Are you sure we're playing the same game? If I was to make a list of "stereotypes" for CO quests, There'd be four.
1: Introduction quests... These tell you to go talk to a different NPC who might be in a different region. Such as getting a quest to go talk to people in Canada.
2: Massacre quests. Go Kill X number of guys. Or go kill guys and collect things they drop.
3: interact quests. These are the most annoying because they require you to find objects and the objects aren't always in the open.
4: Boss dungeons. Enter the lair of the villain and take him/her out. May or may not be open world. If open world can be glitchy if two players who are not teamed do it at the same time.

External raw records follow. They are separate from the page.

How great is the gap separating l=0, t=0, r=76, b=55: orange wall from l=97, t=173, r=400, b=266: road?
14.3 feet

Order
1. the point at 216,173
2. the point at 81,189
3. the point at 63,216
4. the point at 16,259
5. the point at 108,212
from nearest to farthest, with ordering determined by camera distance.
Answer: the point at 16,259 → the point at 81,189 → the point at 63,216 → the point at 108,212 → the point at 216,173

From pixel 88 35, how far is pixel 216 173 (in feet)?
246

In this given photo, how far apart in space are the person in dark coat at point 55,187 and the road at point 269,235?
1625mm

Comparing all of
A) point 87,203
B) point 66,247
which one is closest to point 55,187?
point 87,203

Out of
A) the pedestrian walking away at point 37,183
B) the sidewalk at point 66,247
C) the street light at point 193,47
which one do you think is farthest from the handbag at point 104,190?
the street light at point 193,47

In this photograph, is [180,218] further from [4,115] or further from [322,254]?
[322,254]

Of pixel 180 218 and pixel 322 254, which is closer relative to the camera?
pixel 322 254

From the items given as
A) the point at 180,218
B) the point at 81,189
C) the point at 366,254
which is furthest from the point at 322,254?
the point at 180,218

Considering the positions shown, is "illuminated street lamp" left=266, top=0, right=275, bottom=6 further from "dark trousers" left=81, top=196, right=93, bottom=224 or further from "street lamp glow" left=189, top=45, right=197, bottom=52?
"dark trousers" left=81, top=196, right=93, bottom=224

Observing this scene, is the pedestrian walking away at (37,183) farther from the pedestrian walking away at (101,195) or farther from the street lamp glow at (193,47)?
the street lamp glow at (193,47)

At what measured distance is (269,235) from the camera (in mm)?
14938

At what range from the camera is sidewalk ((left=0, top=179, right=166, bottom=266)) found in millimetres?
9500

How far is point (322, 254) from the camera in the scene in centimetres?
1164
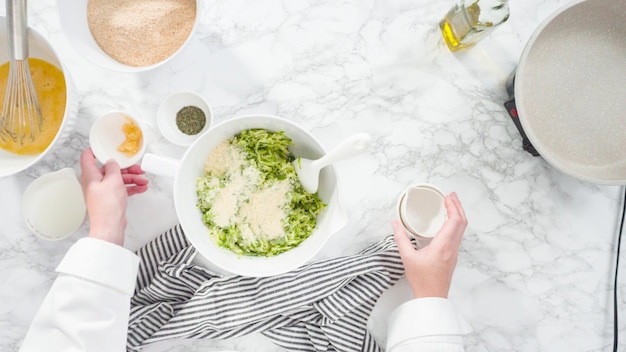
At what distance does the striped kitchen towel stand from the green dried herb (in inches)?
7.6

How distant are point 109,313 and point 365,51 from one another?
26.4 inches

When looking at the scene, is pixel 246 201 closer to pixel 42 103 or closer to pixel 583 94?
pixel 42 103

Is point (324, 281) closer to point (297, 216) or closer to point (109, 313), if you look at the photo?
point (297, 216)

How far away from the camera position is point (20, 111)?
0.81 m

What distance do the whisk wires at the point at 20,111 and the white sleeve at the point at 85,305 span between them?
8.7 inches

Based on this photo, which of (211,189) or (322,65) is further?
(322,65)

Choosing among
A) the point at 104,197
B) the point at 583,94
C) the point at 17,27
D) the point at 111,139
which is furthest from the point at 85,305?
the point at 583,94

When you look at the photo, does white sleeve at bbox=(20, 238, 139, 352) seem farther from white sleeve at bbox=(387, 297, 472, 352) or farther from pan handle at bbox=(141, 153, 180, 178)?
white sleeve at bbox=(387, 297, 472, 352)

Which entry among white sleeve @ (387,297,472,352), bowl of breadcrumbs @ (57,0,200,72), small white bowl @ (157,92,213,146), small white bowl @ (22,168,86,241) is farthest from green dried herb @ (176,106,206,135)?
white sleeve @ (387,297,472,352)

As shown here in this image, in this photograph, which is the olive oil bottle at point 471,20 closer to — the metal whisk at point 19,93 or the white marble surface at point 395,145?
the white marble surface at point 395,145

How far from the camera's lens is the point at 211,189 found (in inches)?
29.8

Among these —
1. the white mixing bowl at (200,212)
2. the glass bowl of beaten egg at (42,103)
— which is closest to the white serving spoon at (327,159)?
the white mixing bowl at (200,212)

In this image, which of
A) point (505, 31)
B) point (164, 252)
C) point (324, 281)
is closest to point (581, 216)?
point (505, 31)

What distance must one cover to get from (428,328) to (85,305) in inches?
23.0
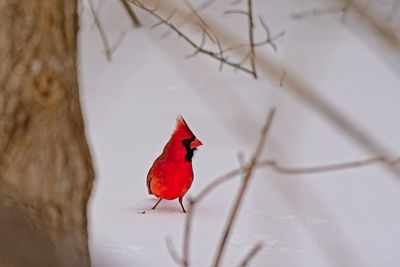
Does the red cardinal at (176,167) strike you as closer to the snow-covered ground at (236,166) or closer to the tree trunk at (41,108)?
the snow-covered ground at (236,166)

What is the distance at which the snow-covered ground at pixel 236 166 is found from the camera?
1.38 metres

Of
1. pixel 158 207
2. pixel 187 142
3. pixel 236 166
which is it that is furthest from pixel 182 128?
pixel 236 166

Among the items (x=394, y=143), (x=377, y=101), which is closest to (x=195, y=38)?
(x=377, y=101)

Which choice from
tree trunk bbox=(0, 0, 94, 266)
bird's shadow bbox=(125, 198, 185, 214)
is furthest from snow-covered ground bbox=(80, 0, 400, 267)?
tree trunk bbox=(0, 0, 94, 266)

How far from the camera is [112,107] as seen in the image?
2.44m

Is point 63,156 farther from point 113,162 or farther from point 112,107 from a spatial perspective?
point 112,107

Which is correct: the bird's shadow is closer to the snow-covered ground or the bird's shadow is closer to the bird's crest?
the snow-covered ground

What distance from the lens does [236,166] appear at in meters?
1.96

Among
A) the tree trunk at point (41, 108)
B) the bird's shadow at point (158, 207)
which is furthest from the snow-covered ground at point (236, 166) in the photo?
the tree trunk at point (41, 108)

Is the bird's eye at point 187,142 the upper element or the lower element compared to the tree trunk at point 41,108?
upper

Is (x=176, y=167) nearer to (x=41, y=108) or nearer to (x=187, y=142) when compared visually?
(x=187, y=142)

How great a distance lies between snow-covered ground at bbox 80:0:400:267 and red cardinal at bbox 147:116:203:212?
7 centimetres

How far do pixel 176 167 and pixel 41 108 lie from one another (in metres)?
0.36

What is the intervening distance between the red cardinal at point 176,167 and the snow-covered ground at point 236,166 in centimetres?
7
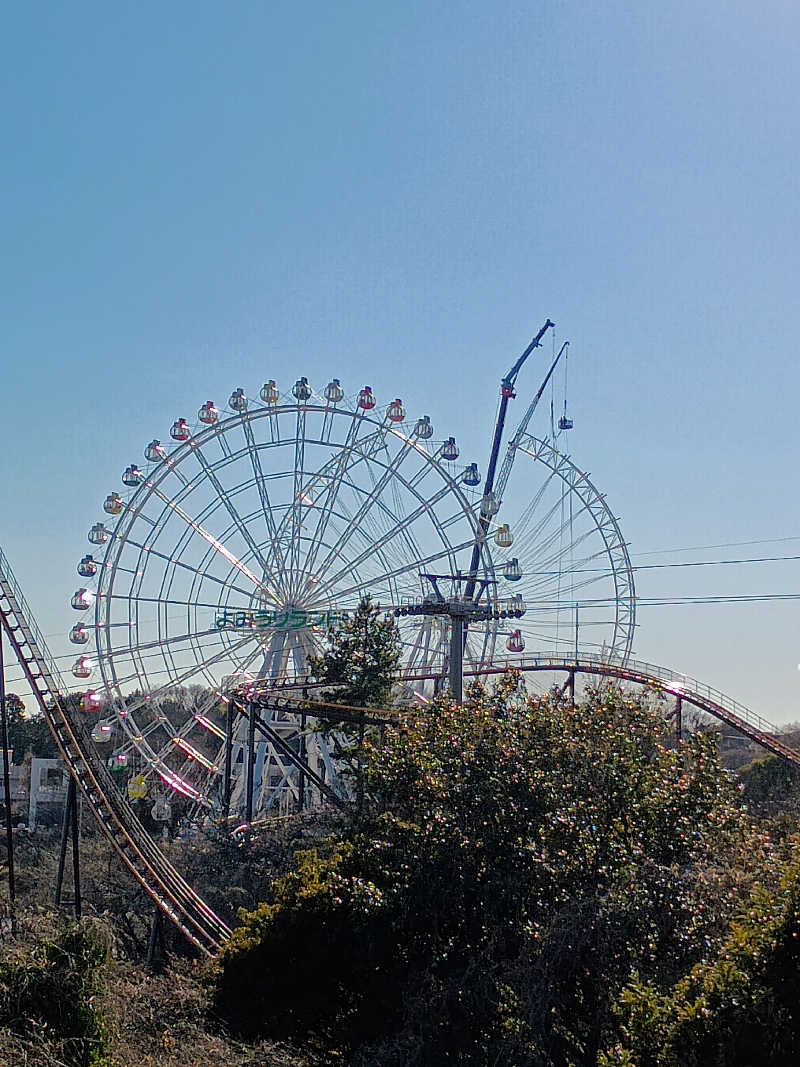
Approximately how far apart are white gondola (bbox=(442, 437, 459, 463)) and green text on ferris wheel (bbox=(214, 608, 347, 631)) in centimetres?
665

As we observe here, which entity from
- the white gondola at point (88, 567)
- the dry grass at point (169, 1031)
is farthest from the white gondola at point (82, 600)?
the dry grass at point (169, 1031)

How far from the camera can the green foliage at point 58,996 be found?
600 inches

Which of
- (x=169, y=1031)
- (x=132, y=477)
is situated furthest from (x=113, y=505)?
(x=169, y=1031)

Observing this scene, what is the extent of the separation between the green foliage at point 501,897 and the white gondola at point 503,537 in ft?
64.4

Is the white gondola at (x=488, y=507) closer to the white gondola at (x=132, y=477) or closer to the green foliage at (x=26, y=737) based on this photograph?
the white gondola at (x=132, y=477)

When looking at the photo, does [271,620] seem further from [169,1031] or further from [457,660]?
[169,1031]

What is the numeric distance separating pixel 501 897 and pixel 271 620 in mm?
24549

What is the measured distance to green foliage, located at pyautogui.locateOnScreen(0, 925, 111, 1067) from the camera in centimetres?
1523

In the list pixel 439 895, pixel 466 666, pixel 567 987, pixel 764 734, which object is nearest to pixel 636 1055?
pixel 567 987

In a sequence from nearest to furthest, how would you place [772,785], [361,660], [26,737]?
[361,660] < [772,785] < [26,737]

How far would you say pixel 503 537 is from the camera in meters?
39.3

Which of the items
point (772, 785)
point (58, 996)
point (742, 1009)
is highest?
point (772, 785)

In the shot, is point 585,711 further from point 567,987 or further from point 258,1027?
point 258,1027

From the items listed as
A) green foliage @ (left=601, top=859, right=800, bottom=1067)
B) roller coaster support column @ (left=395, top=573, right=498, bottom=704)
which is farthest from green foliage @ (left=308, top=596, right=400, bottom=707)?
green foliage @ (left=601, top=859, right=800, bottom=1067)
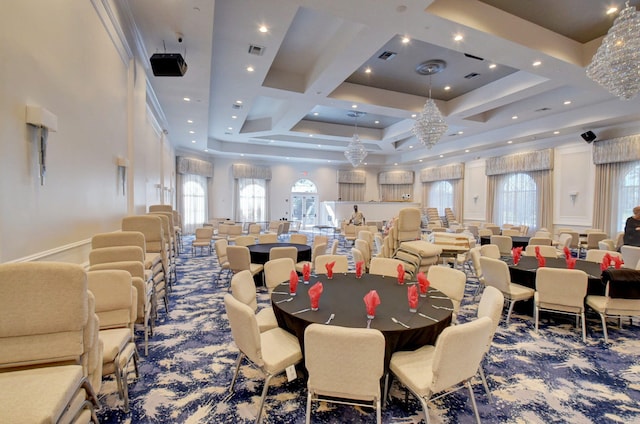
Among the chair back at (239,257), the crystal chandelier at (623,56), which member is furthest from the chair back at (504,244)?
the chair back at (239,257)

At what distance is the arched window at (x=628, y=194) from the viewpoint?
26.9ft

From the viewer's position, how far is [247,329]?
2.22m

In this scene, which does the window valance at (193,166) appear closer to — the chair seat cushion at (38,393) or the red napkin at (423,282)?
the red napkin at (423,282)

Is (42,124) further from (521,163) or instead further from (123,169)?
(521,163)

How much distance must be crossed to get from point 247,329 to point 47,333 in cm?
112

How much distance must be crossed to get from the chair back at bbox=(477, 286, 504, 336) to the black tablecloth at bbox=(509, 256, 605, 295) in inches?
86.9

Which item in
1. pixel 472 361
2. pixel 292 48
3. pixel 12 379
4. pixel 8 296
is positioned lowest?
pixel 472 361

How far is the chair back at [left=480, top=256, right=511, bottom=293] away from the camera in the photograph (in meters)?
4.12

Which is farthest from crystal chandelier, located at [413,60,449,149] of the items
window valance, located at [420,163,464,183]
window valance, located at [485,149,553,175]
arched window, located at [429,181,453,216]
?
arched window, located at [429,181,453,216]

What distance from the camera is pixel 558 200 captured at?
10.1 metres

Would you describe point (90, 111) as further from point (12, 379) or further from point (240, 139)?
point (240, 139)

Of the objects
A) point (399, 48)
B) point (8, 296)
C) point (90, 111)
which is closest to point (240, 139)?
point (399, 48)

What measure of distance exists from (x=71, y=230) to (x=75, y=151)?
2.77 feet

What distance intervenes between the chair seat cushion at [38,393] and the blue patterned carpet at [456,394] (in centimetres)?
107
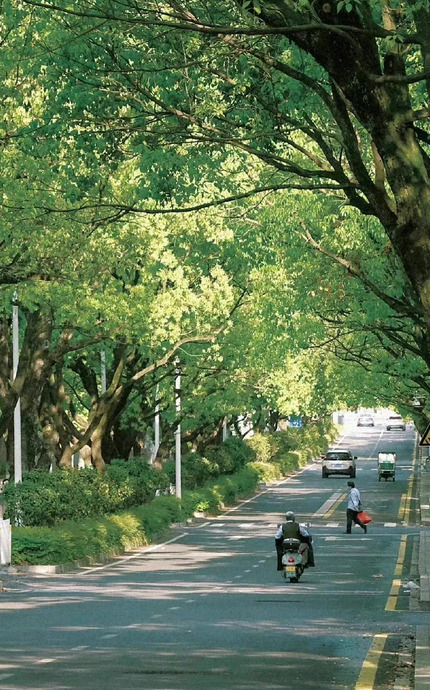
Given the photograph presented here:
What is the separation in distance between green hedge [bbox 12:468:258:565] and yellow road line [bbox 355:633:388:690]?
1670 centimetres

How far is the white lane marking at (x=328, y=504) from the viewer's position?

It's actually very RARE to find a quest in CO where the objectives are widely scattered.
For example, one of the quests in Lemuria is to find several radioactive nuclear warheads. It has a timer too. You need to find them, deal with whatever enemies might be in the way, then return to the Aegir before the timer runs out... or you faint from radiation exposure. Yeah, the warheads give you a DoT as long as you hold them.
Then there's a short quest chain for rescuing a mini sub. The first quest is to find the oxygen tank that go knocked loose in the crash. It's simple, but it has a timer. The second is to kill enemy things while the crew of the sub restart the engines. No moving required, just kill anything that gets in attack range.
In the Desert area, there's a lot of quests related to the prison there. Viper masterminded a plot to break out the prisoners and use them to bolster Viper's ranks. One of the missions is to collect documents that Viper gave to the prisoners. this is done by wandering the quest area, and beating up any prisoners you find and hoping they drop what you're looking for. You get up to 3, but not often.